When asked whether he believes the government has the finances to offer more to public servants, Yarde said, “When we are talking about affordability it must apply to everything, it must not apply to some things.”
He said when government ministers received salary increases he did not find them to be excessive and that position has not changed. However, Yarde believes that there are other inadequate salaries.
“They seem to be handpicking of increases in salaries for people in the public sector… I am saying categorically that the government could do better in paying public servants; you look around and see how money could be found to do a variety of things…right in this location you could see. Why money cannot be found to pay the people who right now slaving in the Public Service? It is a deliberate attempt to keep them in poverty,” declared the GPSU President who described the government as “uncaring and cruel.”
Notwithstanding his position, Yarde made it clear that public servants need to take the increase offered by government. ““They need money! Let them take it; it won’t compromise this union,” he said.
Meanwhile, the GPSU said it stands in solidarity with the Guyana Teachers Union (GTU) which is currently mobilising teachers from across the country to be part of strike action next week. The move by the GTU follows an unsuccessful meeting with the Ministry of Education Thursday.

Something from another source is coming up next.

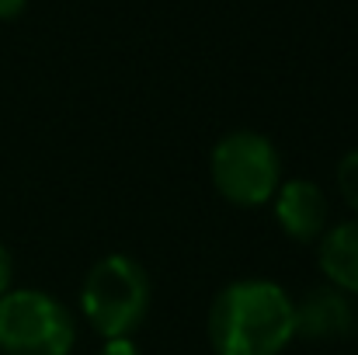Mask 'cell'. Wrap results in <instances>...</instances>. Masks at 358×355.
I'll list each match as a JSON object with an SVG mask.
<instances>
[{"instance_id":"cell-1","label":"cell","mask_w":358,"mask_h":355,"mask_svg":"<svg viewBox=\"0 0 358 355\" xmlns=\"http://www.w3.org/2000/svg\"><path fill=\"white\" fill-rule=\"evenodd\" d=\"M296 338V303L268 279H240L220 289L209 310L216 355H278Z\"/></svg>"},{"instance_id":"cell-2","label":"cell","mask_w":358,"mask_h":355,"mask_svg":"<svg viewBox=\"0 0 358 355\" xmlns=\"http://www.w3.org/2000/svg\"><path fill=\"white\" fill-rule=\"evenodd\" d=\"M80 310L87 324L108 338H132L150 310V279L129 254H105L91 265L80 286Z\"/></svg>"},{"instance_id":"cell-3","label":"cell","mask_w":358,"mask_h":355,"mask_svg":"<svg viewBox=\"0 0 358 355\" xmlns=\"http://www.w3.org/2000/svg\"><path fill=\"white\" fill-rule=\"evenodd\" d=\"M209 174L216 192L240 209H254L271 202L278 192V150L271 146L268 136L254 129H234L227 132L209 157Z\"/></svg>"},{"instance_id":"cell-4","label":"cell","mask_w":358,"mask_h":355,"mask_svg":"<svg viewBox=\"0 0 358 355\" xmlns=\"http://www.w3.org/2000/svg\"><path fill=\"white\" fill-rule=\"evenodd\" d=\"M77 342L70 310L42 289H10L0 296V352L70 355Z\"/></svg>"},{"instance_id":"cell-5","label":"cell","mask_w":358,"mask_h":355,"mask_svg":"<svg viewBox=\"0 0 358 355\" xmlns=\"http://www.w3.org/2000/svg\"><path fill=\"white\" fill-rule=\"evenodd\" d=\"M358 331V307L355 296L317 286L296 303V338L306 342H341Z\"/></svg>"},{"instance_id":"cell-6","label":"cell","mask_w":358,"mask_h":355,"mask_svg":"<svg viewBox=\"0 0 358 355\" xmlns=\"http://www.w3.org/2000/svg\"><path fill=\"white\" fill-rule=\"evenodd\" d=\"M271 202H275V220L285 230V237H292L299 244H313V240L324 237V230H327V195L317 181L292 178V181L278 185Z\"/></svg>"},{"instance_id":"cell-7","label":"cell","mask_w":358,"mask_h":355,"mask_svg":"<svg viewBox=\"0 0 358 355\" xmlns=\"http://www.w3.org/2000/svg\"><path fill=\"white\" fill-rule=\"evenodd\" d=\"M317 261L334 289L358 296V220L327 227L317 247Z\"/></svg>"},{"instance_id":"cell-8","label":"cell","mask_w":358,"mask_h":355,"mask_svg":"<svg viewBox=\"0 0 358 355\" xmlns=\"http://www.w3.org/2000/svg\"><path fill=\"white\" fill-rule=\"evenodd\" d=\"M338 192H341V199L358 213V150L345 153L341 164H338Z\"/></svg>"},{"instance_id":"cell-9","label":"cell","mask_w":358,"mask_h":355,"mask_svg":"<svg viewBox=\"0 0 358 355\" xmlns=\"http://www.w3.org/2000/svg\"><path fill=\"white\" fill-rule=\"evenodd\" d=\"M98 355H143V352H139V345L132 338H108Z\"/></svg>"},{"instance_id":"cell-10","label":"cell","mask_w":358,"mask_h":355,"mask_svg":"<svg viewBox=\"0 0 358 355\" xmlns=\"http://www.w3.org/2000/svg\"><path fill=\"white\" fill-rule=\"evenodd\" d=\"M10 279H14V258H10V251L0 244V296L10 293Z\"/></svg>"},{"instance_id":"cell-11","label":"cell","mask_w":358,"mask_h":355,"mask_svg":"<svg viewBox=\"0 0 358 355\" xmlns=\"http://www.w3.org/2000/svg\"><path fill=\"white\" fill-rule=\"evenodd\" d=\"M24 11V0H0V21H10Z\"/></svg>"}]
</instances>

The meeting with Education Minister Nicolette Henry and other officials reportedly lasted under 10 minutes when the GTU team, headed by president Mark Lyte, walked out after the minister failed to address the issues placed before her, including a multi-year proposal.
However, Yarde said he could not state whether the GPSU will join the GTU in industrial action as decisions of that nature have to be made by a constitutional body. “The GPSU has always been a union that deals with trade union solidarity; that’s a principle.”